▸ **Problem description**:
The answer must reproduce every record exactly, with all pictures omitted.

▸ **Dataset excerpts**:
Segment Open
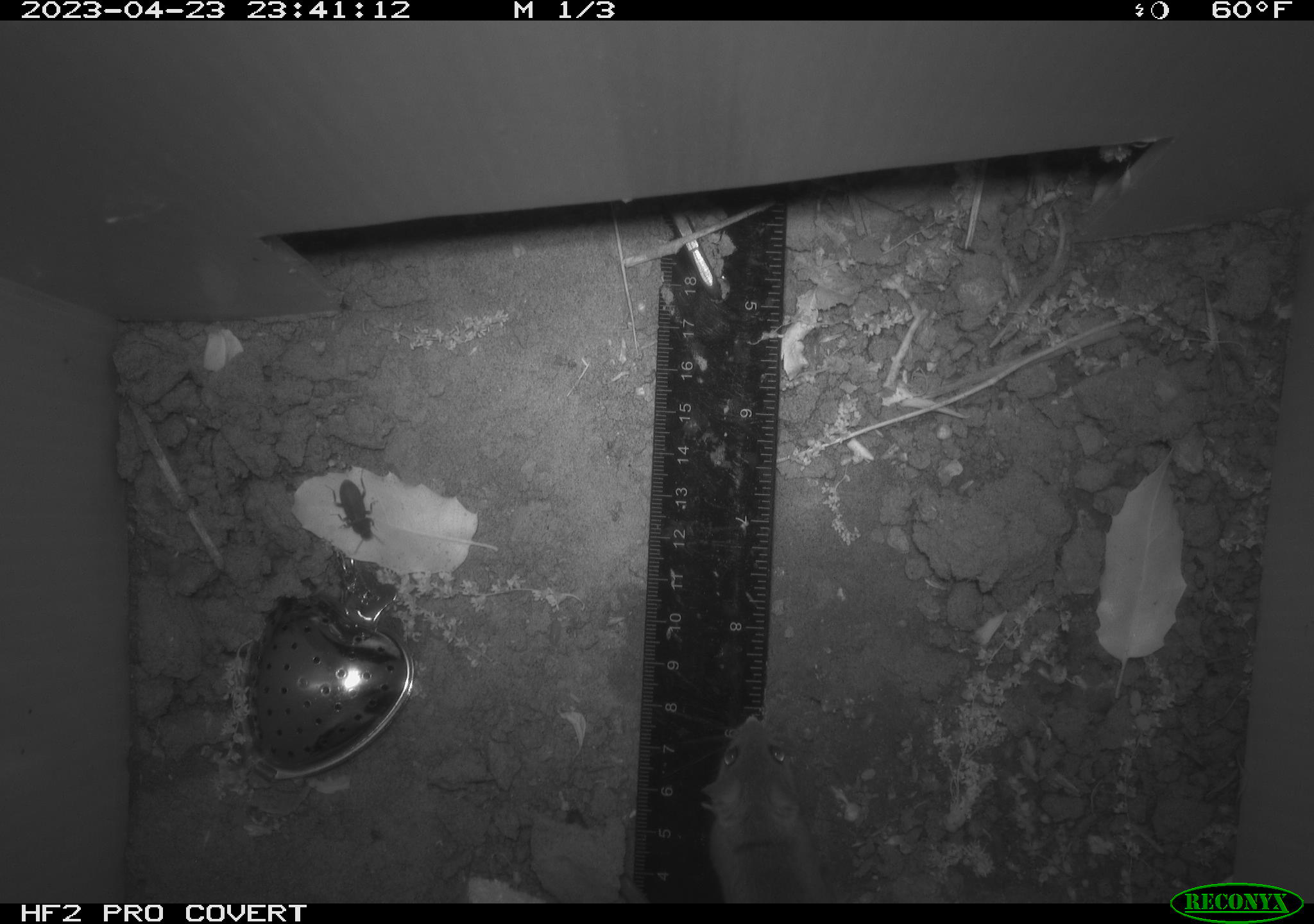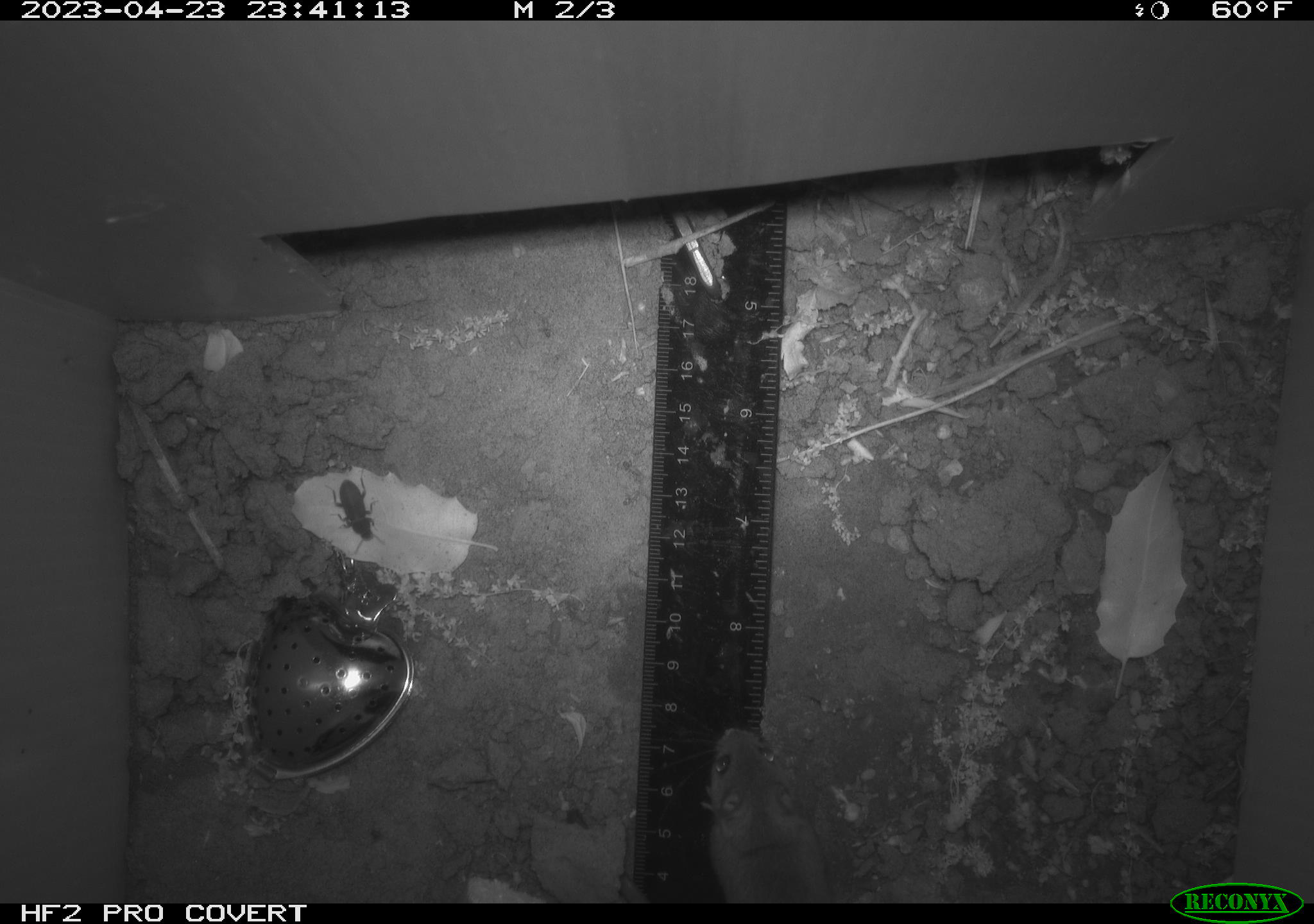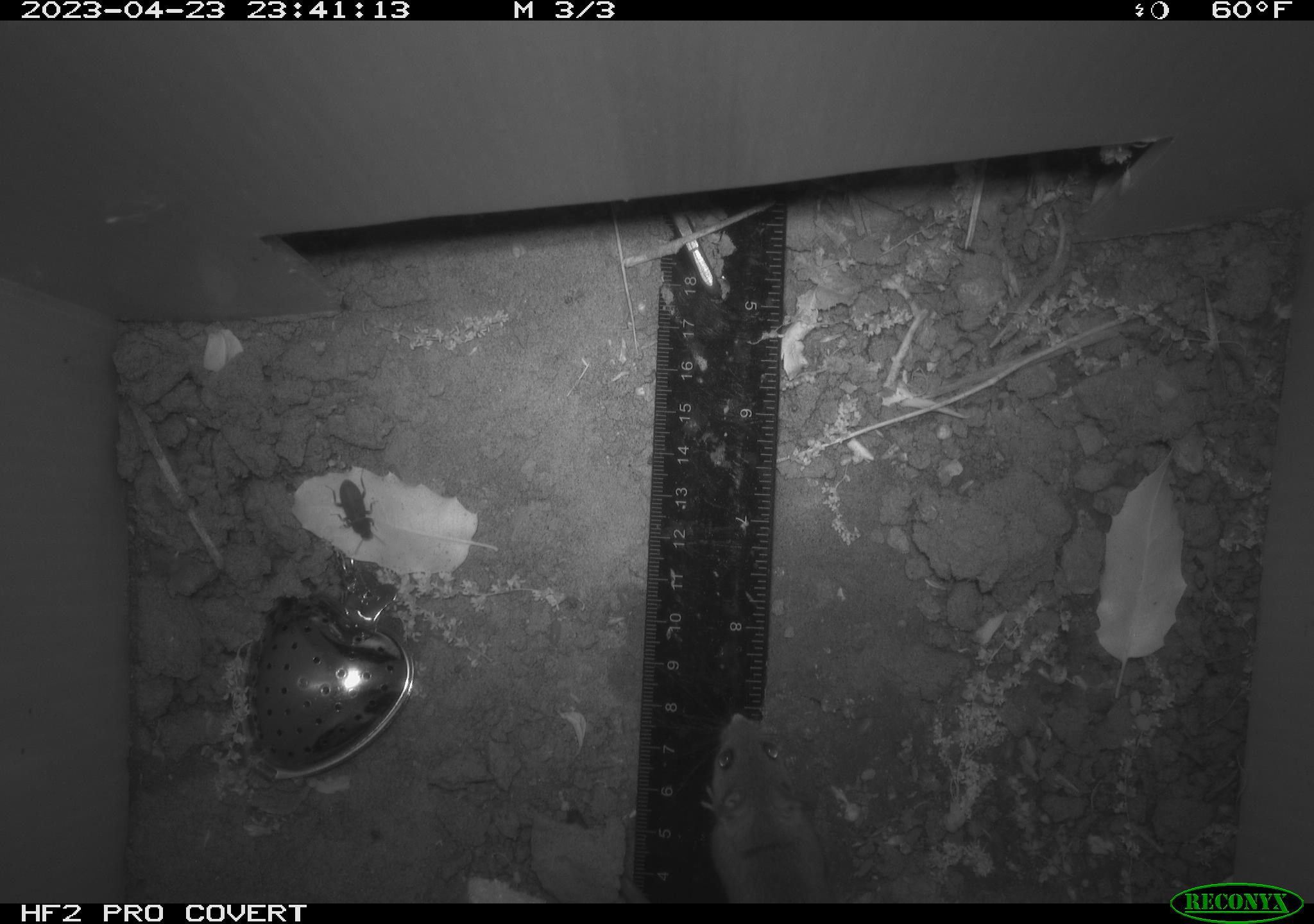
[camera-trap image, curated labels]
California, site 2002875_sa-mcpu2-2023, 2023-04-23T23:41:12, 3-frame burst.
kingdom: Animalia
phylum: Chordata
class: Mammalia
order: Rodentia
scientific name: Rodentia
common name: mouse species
Segment Closed
▸ **Problem solution**:
[camera-trap image, curated labels]
California, site 2002875_sa-mcpu2-2023, 2023-04-23T23:41:12, 3-frame burst.
kingdom: Animalia
phylum: Chordata
class: Mammalia
order: Rodentia
scientific name: Rodentia
common name: mouse species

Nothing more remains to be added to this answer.